> **Page text**
# # # # # # #
The following seems to work.
$ year=2005
$ foo=$(expr $year - 1900 )
$ dayscount=$(expr $foo \* 365 )
$ echo $dayscount
38325
Problems include an unescaped asterisk
man expr indicates that parentheses should work
but my playing with them seems to indicate otherwise.
---Correction:
$ dayscount=$(expr \( $year - 1900 \) \* 365 )
$ echo $dayscount
38325
Parens that are destined for expr instead of the shell must also be escaped.
-----Original Message-----
From: [EMAIL PROTECTED] [mailto:[EMAIL PROTECTED] Behalf Of
Otto Moerbeek
Sent: Monday, June 27, 2005 2:08 AM
To: Peter Bako
Cc: misc@openbsd.org
Subject: Re: SH programming
On Sun, 26 Jun 2005, Peter Bako wrote:
> Ok, so this is not really an OpenBSD question but I am doing this on an
> OpenBSD system and I am about to lose my mind...
# # # # # # #
> **Material**
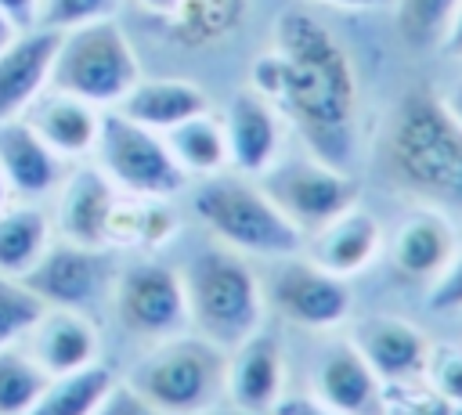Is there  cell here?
# # # # # # #
> **Given task**
Write out the entire mailing-list message on shell arithmetic with expr, from its first line to its last, without altering a single character.

> **Written reply**
The following seems to work.
$ year=2005
$ foo=$(expr $year - 1900 )
$ dayscount=$(expr $foo \* 365 )
$ echo $dayscount
38325
Problems include an unescaped asterisk
man expr indicates that parentheses should work
but my playing with them seems to indicate otherwise.
---Correction:
$ dayscount=$(expr \( $year - 1900 \) \* 365 )
$ echo $dayscount
38325
Parens that are destined for expr instead of the shell must also be escaped.
-----Original Message-----
From: [EMAIL PROTECTED] [mailto:[EMAIL PROTECTED] Behalf Of
Otto Moerbeek
Sent: Monday, June 27, 2005 2:08 AM
To: Peter Bako
Cc: misc@openbsd.org
Subject: Re: SH programming
On Sun, 26 Jun 2005, Peter Bako wrote:
> Ok, so this is not really an OpenBSD question but I am doing this on an
> OpenBSD system and I am about to lose my mind...